La condamnation de 13 militant·e·s du mouvement citoyen Lutte pour le changement (LUCHA) par un tribunal militaire, à Beni, est une manœuvre honteuse visant à faire taire les voix critiques, a déclaré Amnesty International le 1er avril 2022.
La condamnation de ces 13 militant·e·s au seul motif qu’ils ont exercé leur droit à la liberté de réunion pacifique est une nouvelle tentative scandaleuse et honteuse d’éradiquer la dissidence en RDC
Flavia Mwangovya, directrice adjointe pour l’Afrique de l’Est, la Corne de l’Afrique et la région des Grands Lacs à Amnesty International
Ces militant·e·s, déjà détenus arbitrairement depuis cinq mois, ont été condamnés à 12 mois de prison supplémentaires pour avoir participé à une manifestation pacifique en novembre dernier.
« La condamnation de ces 13 militant·e·s au seul motif qu’ils ont exercé leur droit à la liberté de réunion pacifique est une nouvelle tentative scandaleuse et honteuse d’éradiquer la dissidence en RDC, a déclaré Flavia Mwangovya, directrice adjointe pour l’Afrique de l’Est, la Corne de l’Afrique et la région des Grands Lacs à Amnesty International.

═══

_OBJECTIF 1_
Répondez à ces questions sur le texte consacré à la condamnation des militant·e·s de la LUCHA :
(a) Quel type de tribunal a prononcé la condamnation, et dans quelle ville ?
(b) Depuis combien de temps les militant·e·s étaient-ils déjà détenus ?
(c) À quelle peine supplémentaire ont-ils été condamnés ?
_OBJECTIF 2_
Écrivez la suite du texte sur la condamnation des militant·e·s de la LUCHA, en reprenant après sa dernière phrase.
La liste qui suit n'est pas nécessaire.

═══

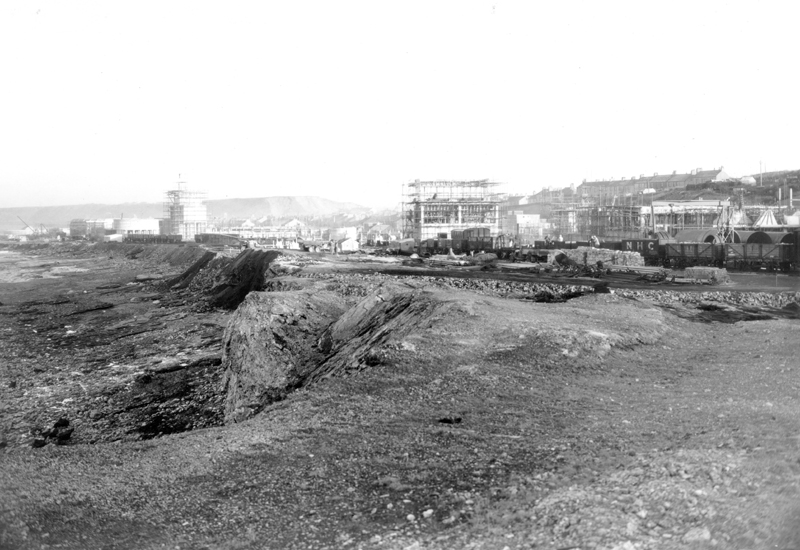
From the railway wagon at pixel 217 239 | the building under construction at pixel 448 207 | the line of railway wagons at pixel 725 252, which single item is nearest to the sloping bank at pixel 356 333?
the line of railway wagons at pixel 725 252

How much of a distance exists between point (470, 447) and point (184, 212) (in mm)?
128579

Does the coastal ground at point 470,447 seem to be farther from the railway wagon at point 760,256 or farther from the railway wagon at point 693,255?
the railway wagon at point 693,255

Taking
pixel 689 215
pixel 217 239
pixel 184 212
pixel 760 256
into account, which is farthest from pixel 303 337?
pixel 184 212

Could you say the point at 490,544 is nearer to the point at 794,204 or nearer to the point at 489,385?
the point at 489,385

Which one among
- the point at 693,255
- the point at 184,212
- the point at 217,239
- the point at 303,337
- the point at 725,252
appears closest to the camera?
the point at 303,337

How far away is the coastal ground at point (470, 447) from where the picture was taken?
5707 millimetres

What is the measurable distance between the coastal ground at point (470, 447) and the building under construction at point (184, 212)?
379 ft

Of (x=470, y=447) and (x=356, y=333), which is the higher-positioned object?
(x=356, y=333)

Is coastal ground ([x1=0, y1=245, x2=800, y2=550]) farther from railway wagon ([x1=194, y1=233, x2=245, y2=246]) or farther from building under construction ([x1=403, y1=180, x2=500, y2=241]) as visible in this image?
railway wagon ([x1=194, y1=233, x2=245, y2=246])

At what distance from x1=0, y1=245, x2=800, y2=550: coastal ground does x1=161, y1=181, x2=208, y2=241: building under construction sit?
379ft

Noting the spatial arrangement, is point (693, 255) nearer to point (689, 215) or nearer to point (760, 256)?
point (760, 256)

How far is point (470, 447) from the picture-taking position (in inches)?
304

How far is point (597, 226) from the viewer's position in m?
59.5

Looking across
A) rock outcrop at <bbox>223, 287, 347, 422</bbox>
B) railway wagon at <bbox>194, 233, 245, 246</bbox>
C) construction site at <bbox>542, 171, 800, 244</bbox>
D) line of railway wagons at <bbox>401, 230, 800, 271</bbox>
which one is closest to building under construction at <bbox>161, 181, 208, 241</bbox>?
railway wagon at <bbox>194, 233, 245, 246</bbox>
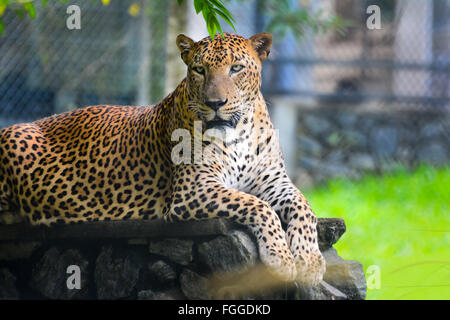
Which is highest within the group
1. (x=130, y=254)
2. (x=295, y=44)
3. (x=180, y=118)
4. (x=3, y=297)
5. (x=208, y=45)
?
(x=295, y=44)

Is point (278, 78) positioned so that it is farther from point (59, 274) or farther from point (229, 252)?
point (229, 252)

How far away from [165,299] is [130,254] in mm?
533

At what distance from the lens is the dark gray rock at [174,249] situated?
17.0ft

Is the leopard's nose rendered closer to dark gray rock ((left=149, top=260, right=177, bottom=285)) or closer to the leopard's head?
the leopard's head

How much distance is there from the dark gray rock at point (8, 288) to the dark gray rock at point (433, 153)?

═══

_RÉPONSE 1_
(a) Un tribunal militaire, à Beni.
(b) Depuis cinq mois.
(c) À 12 mois de prison supplémentaires.

_RÉPONSE 2_
La sentence doit être annulée et ces militant·e·s doivent être libérés immédiatement et sans condition
Flavia Mwangovya
« La sentence doit être annulée et ces militant·e·s doivent être libérés immédiatement et sans condition. Les autorités congolaises devraient répondre à leurs revendications légitimes en faveur d’une protection efficace des civils dans le conflit, au lieu de chercher à les bâillonner.
« Le président Félix Tshisekedi doit lever les restrictions abusives imposées dans l’espace civique sous prétexte d’état de siège et révoquer complètement le pouvoir de juger des civils conféré aux tribunaux militaires, conformément aux normes internationales relatives aux droits humains. »
Complément d’information
Les 13 militant·e·s de LUCHA ont été arrêtés le 11 novembre 2021 à Beni lors d’une manifestation pacifique qui dénonçait l’incapacité des autorités à protéger les civils contre les attaques meurtrières des groupes armés, malgré l’état de siège.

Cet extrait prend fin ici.